# Selected excerpt
***
UniversalDependencies / UD_Persian-Seraji

UD_Persian
Other
27 stars 4 forks source link

Empty lemmas of some words #3

Closed martinpopel closed 7 years ago

martinpopel commented 7 years ago

In UD_Persian 2.0, about 6% of words have empty lemma (underscore in CoNLL-U). What is the reason?

If these are punctuation symbols or foreign-origin/proper/indeclinable/whatever words where lemmatization is not considered interesting from the linguistic point of view, the lemma should be equal to the form. If these are missing annotations planned to be done in future, I would still prefer to approximate the lemma (at least with the word form) automatically and mark the nodes as ToDo=fix-lemma in MISC.

Motivation: This causes problems to parsers, which expect either no lemmas at all, or a reasonable number of word forms per one lemma. Ideally, the word form should be uniquely defined by the lemma and FEATS (except for capitalization and other orthographic synonyms).

jnivre commented 7 years ago

Thanks, Martin. Hopefully, this can be fixed for the next release.

mojgan-seraji commented 7 years ago

Thank you Martin for your message and sorry for the late reply!

The reason is that I missed the deadline for the previous release. My email adress was either slept or paralyzed i the stp-email-list so I never got informed about the UD's early release in spring until the last day in the afternoon.
***
# Raw data

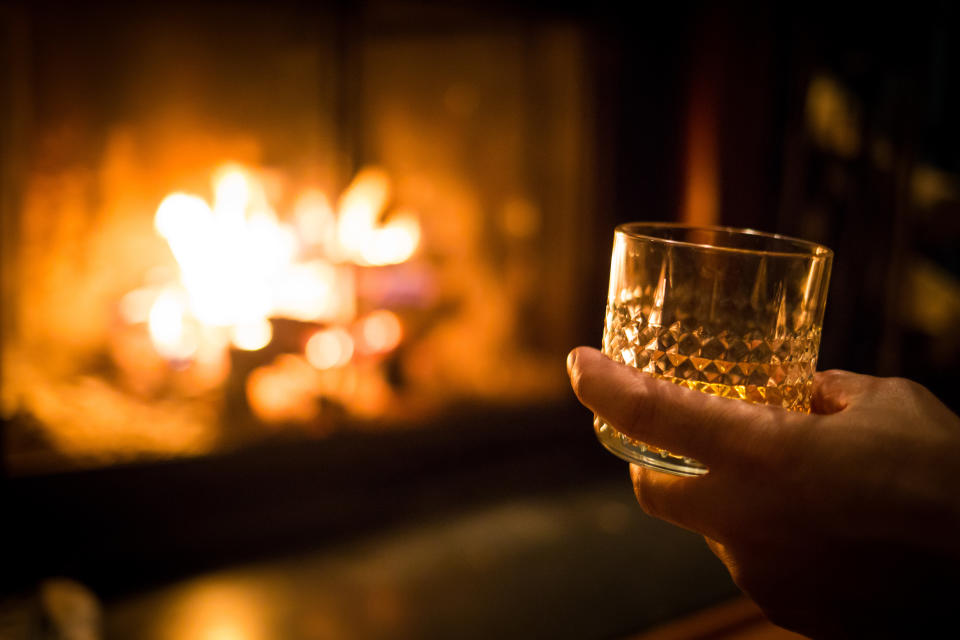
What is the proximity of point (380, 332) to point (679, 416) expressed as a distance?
***
# Aim of the exercise
Answer these questions from the thread about empty lemmas in UD_Persian.
1. About what share of words in UD_Persian 2.0 have an empty lemma?
2. What mark should go in MISC on nodes whose lemma is approximated automatically?
3. What reason does mojgan-seraji give for the empty lemmas?

# Completed exercise
1. About 6%.
2. ToDo=fix-lemma.
3. The deadline for the previous release was missed.